Más allá de los malentendidos derivados de una incorrecta comprensión mutua entre disciplinas, es forzoso reconocer que esta hostilidad mutua evoluciona en un contexto políticamente connotado. En este eje político, la primera línea de tensión se encuentra naturalmente con las visiones religiosas del mundo, que se ven severamente discutidas por los avances de las ciencias. En palabras de Stephen Hawking: «La ciencia no deja mucho espacio para Dios». Las explicaciones mecanicistas a partir de causas múltiples que caracterizan a la ciencia encajan mal, cuando no contradicen, las ideas centrales de la inmensa mayoría de cosmovisiones basadas en la creencia de un dios consciente.

Pero desde el punto de vista académico, la tensión más fuerte se ha producido posiblemente entre los avances ligados a la genética y las visiones progresistas del mundo con las que discute Pinker. La posibilidad de que puedan existir diferencias «naturales» entre hombres y mujeres o que aspectos como la inteligencia sean en alguna medida hereditarios es algo que es visto con hostilidad por muchas personas. La psicóloga Diane Halpern cree necesario empezar un capítulo de su libro diciendo

Tal vez este capítulo y el próximo deberían venir con una advertencia similar a las de los paquetes de cigarrillos Cuidado: Algunas de las teorías e investigaciones descritas en este capítulo pueden ser incómodas para su sistema de creencias. He enseñado este material varias veces, y siempre ha habido estudiantes que se han sentido profundamente incómodos por la posibilidad de que incluso una pequeña porción de las diferencias en habilidades cognitivas entre sexos pueda ser atribuidas a factores biológicos.

════════

Ejercicio escrito A: Enumera todas las personas que se mencionan por su nombre en el fragmento del documento.

════════

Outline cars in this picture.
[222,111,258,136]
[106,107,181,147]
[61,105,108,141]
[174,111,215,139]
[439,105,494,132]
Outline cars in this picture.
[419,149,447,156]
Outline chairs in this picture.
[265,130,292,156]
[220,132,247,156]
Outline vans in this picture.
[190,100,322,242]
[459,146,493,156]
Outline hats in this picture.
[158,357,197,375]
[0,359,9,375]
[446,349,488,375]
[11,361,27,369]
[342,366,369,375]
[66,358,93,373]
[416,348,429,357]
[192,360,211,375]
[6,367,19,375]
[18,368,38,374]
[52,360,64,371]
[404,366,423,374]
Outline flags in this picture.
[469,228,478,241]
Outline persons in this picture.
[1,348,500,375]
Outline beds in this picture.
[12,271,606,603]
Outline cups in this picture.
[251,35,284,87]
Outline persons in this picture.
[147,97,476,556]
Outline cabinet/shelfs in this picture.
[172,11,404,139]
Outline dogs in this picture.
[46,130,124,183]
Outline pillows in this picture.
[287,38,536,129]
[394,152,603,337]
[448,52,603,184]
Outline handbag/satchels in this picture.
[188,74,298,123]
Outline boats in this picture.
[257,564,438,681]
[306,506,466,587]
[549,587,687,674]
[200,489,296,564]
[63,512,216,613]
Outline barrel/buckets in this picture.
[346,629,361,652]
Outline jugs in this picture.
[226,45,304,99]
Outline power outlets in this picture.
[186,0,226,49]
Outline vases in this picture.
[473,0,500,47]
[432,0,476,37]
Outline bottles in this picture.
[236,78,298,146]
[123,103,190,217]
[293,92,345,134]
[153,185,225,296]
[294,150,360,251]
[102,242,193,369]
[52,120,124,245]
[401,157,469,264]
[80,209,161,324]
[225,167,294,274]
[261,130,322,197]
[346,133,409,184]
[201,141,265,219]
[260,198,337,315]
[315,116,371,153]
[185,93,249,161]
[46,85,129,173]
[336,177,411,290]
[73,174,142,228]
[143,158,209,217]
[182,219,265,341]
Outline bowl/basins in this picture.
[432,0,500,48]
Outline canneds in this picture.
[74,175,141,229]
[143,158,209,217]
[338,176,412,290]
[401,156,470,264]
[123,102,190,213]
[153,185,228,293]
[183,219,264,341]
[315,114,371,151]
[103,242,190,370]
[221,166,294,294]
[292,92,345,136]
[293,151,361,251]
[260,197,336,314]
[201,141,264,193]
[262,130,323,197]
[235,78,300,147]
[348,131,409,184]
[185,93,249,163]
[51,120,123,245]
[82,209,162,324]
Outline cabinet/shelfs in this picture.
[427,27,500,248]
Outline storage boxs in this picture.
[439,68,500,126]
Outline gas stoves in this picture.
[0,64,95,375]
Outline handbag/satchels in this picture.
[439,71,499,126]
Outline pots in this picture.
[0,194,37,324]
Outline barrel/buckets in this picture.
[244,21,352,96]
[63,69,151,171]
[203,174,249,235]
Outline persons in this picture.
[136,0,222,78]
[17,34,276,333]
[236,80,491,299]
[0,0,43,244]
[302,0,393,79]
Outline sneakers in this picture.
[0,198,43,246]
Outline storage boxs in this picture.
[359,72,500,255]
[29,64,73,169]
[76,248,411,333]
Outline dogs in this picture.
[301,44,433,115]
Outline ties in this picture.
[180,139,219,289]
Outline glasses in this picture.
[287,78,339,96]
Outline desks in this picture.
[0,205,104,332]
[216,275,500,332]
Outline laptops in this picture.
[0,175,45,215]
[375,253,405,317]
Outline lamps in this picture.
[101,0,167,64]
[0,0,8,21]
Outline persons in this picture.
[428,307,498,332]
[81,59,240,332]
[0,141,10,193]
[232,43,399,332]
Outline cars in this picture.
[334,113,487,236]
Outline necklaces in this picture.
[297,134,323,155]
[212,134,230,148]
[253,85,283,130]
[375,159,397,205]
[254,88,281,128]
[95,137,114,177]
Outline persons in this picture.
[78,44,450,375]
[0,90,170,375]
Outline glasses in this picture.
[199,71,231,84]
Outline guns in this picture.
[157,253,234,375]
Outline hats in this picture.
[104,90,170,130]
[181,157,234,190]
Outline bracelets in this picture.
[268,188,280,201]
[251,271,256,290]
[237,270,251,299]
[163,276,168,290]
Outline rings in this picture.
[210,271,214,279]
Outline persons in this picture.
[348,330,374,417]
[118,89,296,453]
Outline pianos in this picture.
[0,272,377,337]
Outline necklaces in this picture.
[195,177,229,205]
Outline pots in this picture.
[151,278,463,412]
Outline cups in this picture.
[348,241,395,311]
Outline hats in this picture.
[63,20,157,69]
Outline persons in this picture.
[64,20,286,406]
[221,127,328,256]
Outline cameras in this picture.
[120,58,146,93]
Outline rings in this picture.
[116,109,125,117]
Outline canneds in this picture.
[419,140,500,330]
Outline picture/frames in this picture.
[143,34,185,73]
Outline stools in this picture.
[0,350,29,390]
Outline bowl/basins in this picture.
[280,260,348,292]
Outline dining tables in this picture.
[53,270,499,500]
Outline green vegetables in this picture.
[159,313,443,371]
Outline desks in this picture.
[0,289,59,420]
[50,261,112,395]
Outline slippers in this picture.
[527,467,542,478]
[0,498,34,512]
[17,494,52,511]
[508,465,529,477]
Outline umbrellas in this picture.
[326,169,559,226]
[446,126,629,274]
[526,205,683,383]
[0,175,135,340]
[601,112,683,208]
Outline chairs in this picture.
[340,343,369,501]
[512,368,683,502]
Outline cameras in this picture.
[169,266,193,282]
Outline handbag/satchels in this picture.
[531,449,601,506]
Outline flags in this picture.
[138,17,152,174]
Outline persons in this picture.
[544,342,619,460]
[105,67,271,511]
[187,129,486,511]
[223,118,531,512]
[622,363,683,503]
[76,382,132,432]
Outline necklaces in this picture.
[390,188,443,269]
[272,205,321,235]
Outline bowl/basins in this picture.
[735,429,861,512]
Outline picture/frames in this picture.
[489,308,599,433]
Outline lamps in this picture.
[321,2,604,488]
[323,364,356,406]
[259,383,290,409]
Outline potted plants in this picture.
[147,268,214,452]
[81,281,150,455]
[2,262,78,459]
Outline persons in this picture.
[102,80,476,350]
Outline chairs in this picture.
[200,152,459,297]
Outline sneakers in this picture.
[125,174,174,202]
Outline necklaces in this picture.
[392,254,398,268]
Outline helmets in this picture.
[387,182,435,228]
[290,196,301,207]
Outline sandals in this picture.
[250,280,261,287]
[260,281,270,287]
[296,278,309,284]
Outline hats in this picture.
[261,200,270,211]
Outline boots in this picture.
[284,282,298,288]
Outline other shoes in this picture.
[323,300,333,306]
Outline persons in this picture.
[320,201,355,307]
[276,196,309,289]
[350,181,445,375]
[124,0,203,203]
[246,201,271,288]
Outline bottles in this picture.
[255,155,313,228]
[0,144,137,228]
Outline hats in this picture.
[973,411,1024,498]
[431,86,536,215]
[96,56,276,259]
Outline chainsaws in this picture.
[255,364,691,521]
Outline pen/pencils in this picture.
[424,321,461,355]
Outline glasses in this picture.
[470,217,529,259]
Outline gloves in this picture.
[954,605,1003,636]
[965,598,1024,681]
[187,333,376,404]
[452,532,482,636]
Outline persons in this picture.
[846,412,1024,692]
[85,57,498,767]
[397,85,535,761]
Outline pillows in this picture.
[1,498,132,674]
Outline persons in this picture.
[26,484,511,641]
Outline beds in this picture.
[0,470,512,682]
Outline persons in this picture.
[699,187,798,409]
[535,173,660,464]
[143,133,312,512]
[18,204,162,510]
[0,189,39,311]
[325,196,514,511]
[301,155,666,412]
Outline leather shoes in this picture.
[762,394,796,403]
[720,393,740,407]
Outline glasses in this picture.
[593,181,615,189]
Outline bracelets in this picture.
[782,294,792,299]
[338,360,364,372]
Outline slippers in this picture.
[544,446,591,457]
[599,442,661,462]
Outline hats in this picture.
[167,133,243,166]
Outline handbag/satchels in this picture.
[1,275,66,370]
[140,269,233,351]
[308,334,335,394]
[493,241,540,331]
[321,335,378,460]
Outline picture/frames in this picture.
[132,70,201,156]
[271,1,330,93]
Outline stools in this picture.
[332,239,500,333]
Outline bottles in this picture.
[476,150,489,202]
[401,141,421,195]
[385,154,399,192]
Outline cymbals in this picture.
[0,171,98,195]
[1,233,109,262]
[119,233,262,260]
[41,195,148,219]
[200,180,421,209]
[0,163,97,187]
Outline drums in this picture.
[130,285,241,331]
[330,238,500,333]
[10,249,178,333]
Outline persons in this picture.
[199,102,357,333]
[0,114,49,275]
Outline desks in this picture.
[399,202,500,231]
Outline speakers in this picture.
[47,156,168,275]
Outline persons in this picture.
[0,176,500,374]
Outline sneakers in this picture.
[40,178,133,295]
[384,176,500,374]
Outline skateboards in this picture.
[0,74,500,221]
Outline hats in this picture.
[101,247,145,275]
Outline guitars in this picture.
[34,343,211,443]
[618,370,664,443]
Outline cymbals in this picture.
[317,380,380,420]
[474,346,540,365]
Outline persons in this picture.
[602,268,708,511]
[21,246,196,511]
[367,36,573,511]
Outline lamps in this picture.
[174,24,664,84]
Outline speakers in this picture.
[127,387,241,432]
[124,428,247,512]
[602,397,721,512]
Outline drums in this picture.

════════

Ejercicio escrito B: Actualiza las entradas desde su comienzo hasta la línea que contiene "[346,629,361,652]", ambas incluidas: sustituye "Outline" por "Mark" y deja todo lo demás sin cambios.

Respuesta A: Stephen Hawking, Pinker, Diane Halpern

Respuesta B:
Mark cars in this picture.
[222,111,258,136]
[106,107,181,147]
[61,105,108,141]
[174,111,215,139]
[439,105,494,132]
Mark cars in this picture.
[419,149,447,156]
Mark chairs in this picture.
[265,130,292,156]
[220,132,247,156]
Mark vans in this picture.
[190,100,322,242]
[459,146,493,156]
Mark hats in this picture.
[158,357,197,375]
[0,359,9,375]
[446,349,488,375]
[11,361,27,369]
[342,366,369,375]
[66,358,93,373]
[416,348,429,357]
[192,360,211,375]
[6,367,19,375]
[18,368,38,374]
[52,360,64,371]
[404,366,423,374]
Mark flags in this picture.
[469,228,478,241]
Mark persons in this picture.
[1,348,500,375]
Mark beds in this picture.
[12,271,606,603]
Mark cups in this picture.
[251,35,284,87]
Mark persons in this picture.
[147,97,476,556]
Mark cabinet/shelfs in this picture.
[172,11,404,139]
Mark dogs in this picture.
[46,130,124,183]
Mark pillows in this picture.
[287,38,536,129]
[394,152,603,337]
[448,52,603,184]
Mark handbag/satchels in this picture.
[188,74,298,123]
Mark boats in this picture.
[257,564,438,681]
[306,506,466,587]
[549,587,687,674]
[200,489,296,564]
[63,512,216,613]
Mark barrel/buckets in this picture.
[346,629,361,652]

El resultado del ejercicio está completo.